Surfactant Molecular Properties Control Location in Emulsion Electrospun Fibers and Dictate Resulting Fiber Properties

Emulsion electrospinning is a versatile technique to generate nonwoven fibrous meshes. Using surfactants to reduce surface tension at the needle tip and interfacial tension between continuous and dispersed phases in an emulsion modifies final fiber characteristics critical for performance in drug delivery and tissue engineering applications. This study aimed to investigate the role of nonionic surfactant location and modulation of surface and interfacial tension during the electrospinning process on resulting fiber properties. Bulk visual analysis of emulsion stability, fiber morphology and diameter, and wettability of final mesh was assessed. Polyglycerol polyricenoleate (PGPR) demonstrated highest emulsion stability.
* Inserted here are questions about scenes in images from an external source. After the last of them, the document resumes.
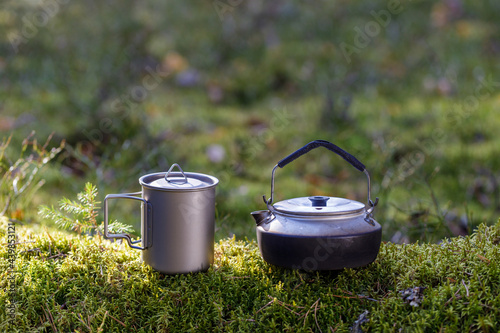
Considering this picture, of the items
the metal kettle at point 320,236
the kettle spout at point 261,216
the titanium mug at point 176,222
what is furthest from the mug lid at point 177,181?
the metal kettle at point 320,236

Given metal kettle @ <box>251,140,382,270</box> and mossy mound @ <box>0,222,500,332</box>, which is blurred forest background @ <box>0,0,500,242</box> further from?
metal kettle @ <box>251,140,382,270</box>

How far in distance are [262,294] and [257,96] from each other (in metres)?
4.68

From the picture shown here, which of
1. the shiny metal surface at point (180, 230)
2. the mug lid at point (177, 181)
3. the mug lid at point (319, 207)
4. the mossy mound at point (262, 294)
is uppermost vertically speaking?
the mug lid at point (177, 181)

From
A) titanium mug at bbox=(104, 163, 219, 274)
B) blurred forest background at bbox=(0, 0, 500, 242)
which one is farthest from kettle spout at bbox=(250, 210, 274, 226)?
blurred forest background at bbox=(0, 0, 500, 242)

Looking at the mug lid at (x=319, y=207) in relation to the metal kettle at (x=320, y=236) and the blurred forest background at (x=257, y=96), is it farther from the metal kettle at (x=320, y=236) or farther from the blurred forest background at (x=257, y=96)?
the blurred forest background at (x=257, y=96)

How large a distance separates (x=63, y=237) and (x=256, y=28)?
570cm

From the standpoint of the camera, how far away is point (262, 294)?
238cm

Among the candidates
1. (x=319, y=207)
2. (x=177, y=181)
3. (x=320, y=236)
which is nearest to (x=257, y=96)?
(x=177, y=181)

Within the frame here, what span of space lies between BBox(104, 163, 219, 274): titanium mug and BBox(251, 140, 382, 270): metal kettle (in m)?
0.28

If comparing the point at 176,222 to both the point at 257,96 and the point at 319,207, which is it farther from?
the point at 257,96

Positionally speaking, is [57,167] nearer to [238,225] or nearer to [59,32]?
[238,225]

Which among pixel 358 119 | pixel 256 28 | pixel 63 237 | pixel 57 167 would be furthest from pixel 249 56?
pixel 63 237

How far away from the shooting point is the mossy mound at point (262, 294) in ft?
7.16

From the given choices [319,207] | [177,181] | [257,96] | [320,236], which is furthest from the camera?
[257,96]
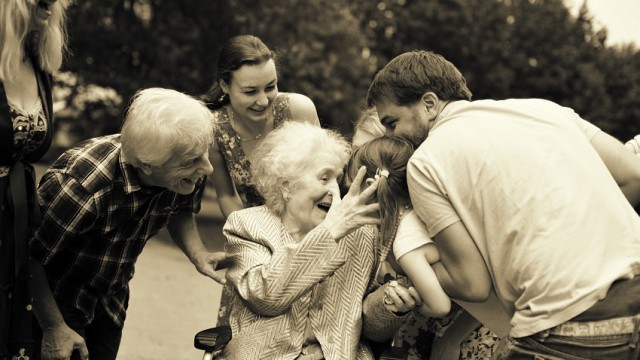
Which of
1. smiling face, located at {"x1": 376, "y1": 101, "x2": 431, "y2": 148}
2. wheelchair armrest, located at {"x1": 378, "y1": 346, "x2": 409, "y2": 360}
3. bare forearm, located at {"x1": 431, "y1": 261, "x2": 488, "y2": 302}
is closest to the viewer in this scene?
bare forearm, located at {"x1": 431, "y1": 261, "x2": 488, "y2": 302}

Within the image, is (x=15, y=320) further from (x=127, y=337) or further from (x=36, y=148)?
(x=127, y=337)

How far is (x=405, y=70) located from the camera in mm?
2984

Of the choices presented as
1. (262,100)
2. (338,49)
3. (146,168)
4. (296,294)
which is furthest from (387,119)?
(338,49)

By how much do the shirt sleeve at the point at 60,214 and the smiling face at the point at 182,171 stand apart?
264 mm

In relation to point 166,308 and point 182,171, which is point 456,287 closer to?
point 182,171

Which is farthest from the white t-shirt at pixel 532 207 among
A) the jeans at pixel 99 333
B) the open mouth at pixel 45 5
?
the jeans at pixel 99 333

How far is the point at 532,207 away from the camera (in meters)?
2.50

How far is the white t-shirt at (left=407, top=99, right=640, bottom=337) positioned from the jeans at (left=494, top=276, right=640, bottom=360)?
4 centimetres

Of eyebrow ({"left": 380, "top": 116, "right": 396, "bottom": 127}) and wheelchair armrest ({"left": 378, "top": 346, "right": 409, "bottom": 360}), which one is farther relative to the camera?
wheelchair armrest ({"left": 378, "top": 346, "right": 409, "bottom": 360})

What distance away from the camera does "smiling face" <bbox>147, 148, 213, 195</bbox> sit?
128 inches

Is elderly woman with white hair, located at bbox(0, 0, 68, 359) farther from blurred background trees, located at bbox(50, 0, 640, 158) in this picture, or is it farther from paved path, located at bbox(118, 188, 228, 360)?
blurred background trees, located at bbox(50, 0, 640, 158)

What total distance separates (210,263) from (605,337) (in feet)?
6.01

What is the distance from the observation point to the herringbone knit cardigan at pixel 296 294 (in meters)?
3.20

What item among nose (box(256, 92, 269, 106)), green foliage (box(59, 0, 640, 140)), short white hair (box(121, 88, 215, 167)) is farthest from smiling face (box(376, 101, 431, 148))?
green foliage (box(59, 0, 640, 140))
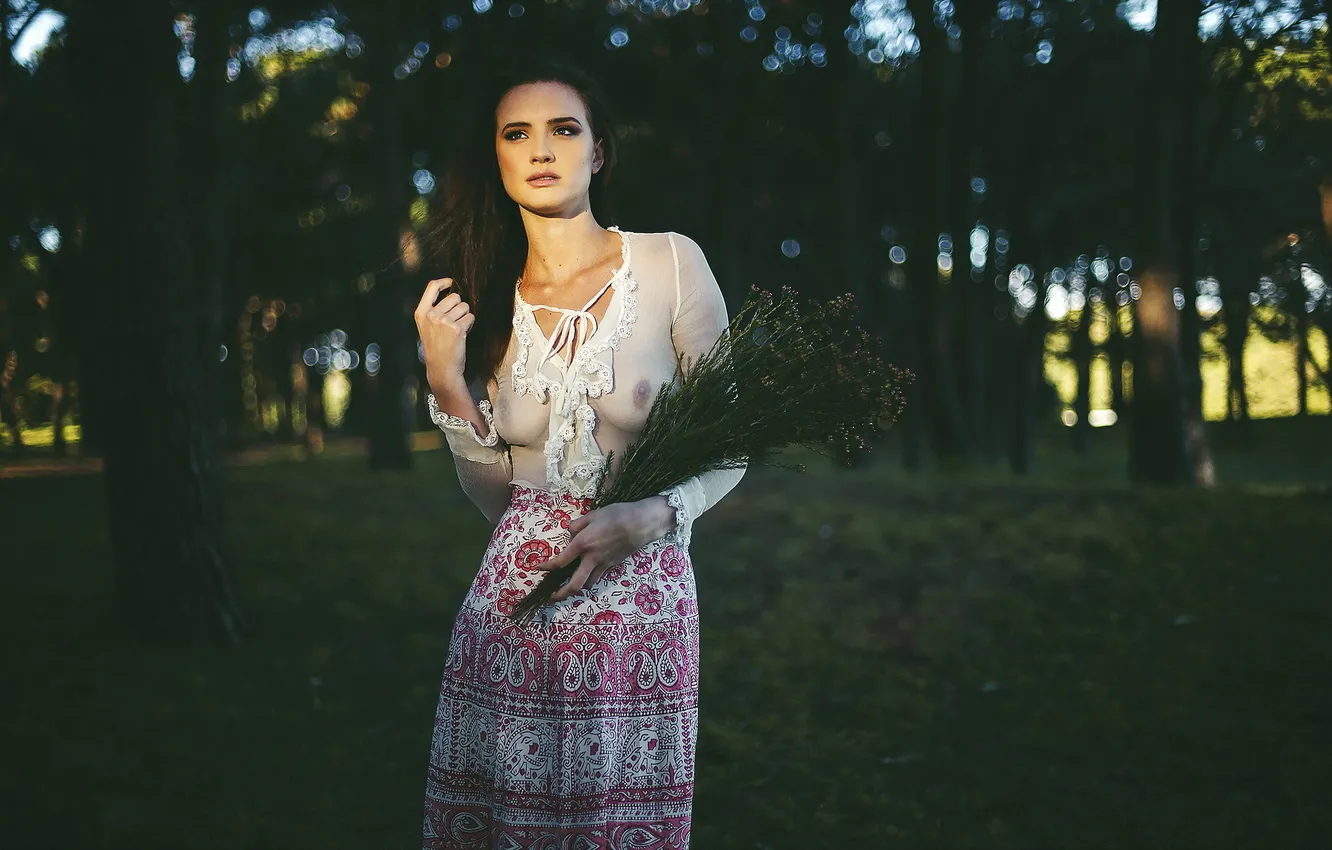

All other surfactants decreased fiber diameter. Mesh wettability increased with surfactant addition and was further modulated in emulsions. Overall, results demonstrated that surfactant molecular properties including hydrophobic-lipophilic balance (HLB) value and partition coefficient (logP) can be used as predictors to determine surfactant location and dictate fiber properties in single phase and emulsion electrospinning systems.

Automated summary

Emulsion electrospinning is a versatile technique that can generate nonwoven fibrous meshes. The addition of surfactants can modify the final fiber characteristics and wettability of the mesh. The study found that Polyglycerol polyricenoleate (PGPR) demonstrated the highest emulsion stability, while other surfactants decreased fiber diameter. The molecular properties of surfactants can be used to predict their location and dictate fiber properties in electrospinning systems.